Let us say I have the following defined in Redex:

(define-language L
    [e ::= (λ x e) (e e) x]
    [x ::= variable-not-otherwise-mentioned]
    #:binding-forms
    (λ x e #:refers-to x))

Now, I would think that the expression (λ y x) x means:

replace occurrence of y in x (inside braces in the above expression) with x (outside braces). And since there is no y in x, the answer should be just x. Then (λ y x) x y should return x y. But:

(default-language L)
(term (substitute (λ y x) x y))
'(λ y«0» y)

why does it return a function? And what does y<<0>> mean? Am I misunderstanding term (substitute ..)?

I didn't understand this result either:

(term (substitute (λ y x) x true))
'(λ y«1» true)

Could someone help me decipher this?

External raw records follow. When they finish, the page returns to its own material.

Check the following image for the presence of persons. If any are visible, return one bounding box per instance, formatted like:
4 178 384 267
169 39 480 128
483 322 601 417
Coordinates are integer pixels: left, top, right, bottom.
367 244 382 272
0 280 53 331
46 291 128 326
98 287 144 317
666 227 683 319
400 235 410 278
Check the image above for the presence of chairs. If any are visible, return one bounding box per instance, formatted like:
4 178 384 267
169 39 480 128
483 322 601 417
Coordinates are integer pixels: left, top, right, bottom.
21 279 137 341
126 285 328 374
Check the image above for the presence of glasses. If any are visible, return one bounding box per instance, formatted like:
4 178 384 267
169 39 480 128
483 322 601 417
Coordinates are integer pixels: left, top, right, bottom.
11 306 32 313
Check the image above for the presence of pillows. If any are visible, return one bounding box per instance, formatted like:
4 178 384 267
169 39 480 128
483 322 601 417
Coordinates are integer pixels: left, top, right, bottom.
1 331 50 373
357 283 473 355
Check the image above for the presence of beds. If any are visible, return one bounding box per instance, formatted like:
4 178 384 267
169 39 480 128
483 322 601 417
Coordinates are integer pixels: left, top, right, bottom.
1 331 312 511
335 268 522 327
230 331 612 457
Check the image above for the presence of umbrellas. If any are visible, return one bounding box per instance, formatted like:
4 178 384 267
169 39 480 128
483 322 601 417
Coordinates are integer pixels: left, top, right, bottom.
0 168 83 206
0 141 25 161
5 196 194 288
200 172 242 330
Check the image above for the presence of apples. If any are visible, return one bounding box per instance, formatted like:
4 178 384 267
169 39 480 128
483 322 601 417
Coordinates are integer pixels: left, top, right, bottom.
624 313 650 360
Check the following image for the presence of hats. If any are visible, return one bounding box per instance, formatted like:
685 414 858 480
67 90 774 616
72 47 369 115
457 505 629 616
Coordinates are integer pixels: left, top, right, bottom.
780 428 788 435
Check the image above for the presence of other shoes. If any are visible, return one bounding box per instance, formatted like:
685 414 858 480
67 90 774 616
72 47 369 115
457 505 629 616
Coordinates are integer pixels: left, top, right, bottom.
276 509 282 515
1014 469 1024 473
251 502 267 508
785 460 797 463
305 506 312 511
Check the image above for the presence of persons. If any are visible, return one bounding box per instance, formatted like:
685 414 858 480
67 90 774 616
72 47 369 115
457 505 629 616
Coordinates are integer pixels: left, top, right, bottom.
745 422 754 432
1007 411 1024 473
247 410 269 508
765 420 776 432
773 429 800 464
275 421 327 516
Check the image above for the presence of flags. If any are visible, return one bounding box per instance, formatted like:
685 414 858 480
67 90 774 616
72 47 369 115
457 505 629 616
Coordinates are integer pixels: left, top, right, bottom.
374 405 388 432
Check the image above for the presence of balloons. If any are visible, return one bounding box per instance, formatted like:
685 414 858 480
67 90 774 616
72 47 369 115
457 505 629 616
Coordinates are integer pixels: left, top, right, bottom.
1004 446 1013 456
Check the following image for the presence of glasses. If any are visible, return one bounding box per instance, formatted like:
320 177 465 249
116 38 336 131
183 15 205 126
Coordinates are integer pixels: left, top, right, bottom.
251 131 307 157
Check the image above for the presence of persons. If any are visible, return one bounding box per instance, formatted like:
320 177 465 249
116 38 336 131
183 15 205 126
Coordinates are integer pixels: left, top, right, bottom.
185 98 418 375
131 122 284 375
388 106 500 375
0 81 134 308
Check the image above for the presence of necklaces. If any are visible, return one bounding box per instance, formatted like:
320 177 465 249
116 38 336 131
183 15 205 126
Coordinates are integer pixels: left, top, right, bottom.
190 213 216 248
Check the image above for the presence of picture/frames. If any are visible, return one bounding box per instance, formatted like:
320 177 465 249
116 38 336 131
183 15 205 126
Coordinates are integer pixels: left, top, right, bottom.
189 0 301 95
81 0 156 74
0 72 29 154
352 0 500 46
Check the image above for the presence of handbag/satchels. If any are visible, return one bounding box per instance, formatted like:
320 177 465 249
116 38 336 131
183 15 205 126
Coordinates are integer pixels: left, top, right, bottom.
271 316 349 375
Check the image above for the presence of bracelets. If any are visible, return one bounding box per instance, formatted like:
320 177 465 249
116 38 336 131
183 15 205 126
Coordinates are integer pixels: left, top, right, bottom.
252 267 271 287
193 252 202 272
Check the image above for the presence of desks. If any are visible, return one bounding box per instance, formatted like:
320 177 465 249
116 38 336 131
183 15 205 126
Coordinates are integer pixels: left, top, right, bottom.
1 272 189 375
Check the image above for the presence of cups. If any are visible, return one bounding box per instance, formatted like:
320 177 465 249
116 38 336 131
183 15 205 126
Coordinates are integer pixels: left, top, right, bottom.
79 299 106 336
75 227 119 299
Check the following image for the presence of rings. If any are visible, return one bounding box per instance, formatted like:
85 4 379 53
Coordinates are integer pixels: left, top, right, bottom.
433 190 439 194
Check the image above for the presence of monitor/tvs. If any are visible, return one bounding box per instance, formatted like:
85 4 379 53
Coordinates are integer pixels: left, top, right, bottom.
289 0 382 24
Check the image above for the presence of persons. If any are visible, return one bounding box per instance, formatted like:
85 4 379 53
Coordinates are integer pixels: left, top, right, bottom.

I'm new to Racket/Redex.

Answer 1

y«0» and y«1» simply mean that while the variable is named y, its a different y than the one passed in. The #:refers-to flag is used to make forms respect capture-avoiding substitution.

In general, the idea is this, what should the result of this program be:

((lambda (x) (lambda (y) x))
 y)

Should this program evaluate to 4 or 3? If we use simple substitution, then we can say that the program reduces to:

(lambda (y) y)

Which is the identity function. This is noticeable if we, say, bound y to 5 and called the result:

(let* ([y 5]
       [f ((lambda (x) (lambda (y) x))
            y)])
  (f 6))

Here, we would expect the result to be 5, even though we are passing 6 into f. This is because the y in the result is pointing to the first y in the let*. You can see this if you mouse of y in DrRacket.

To avoid this, rather than doing a simple substitution of all xs in the expression to ys, it renames all binders going down to new names, so instead you get:

(lambda (y«0») y)

And now its clear that the two ys in this expression are different.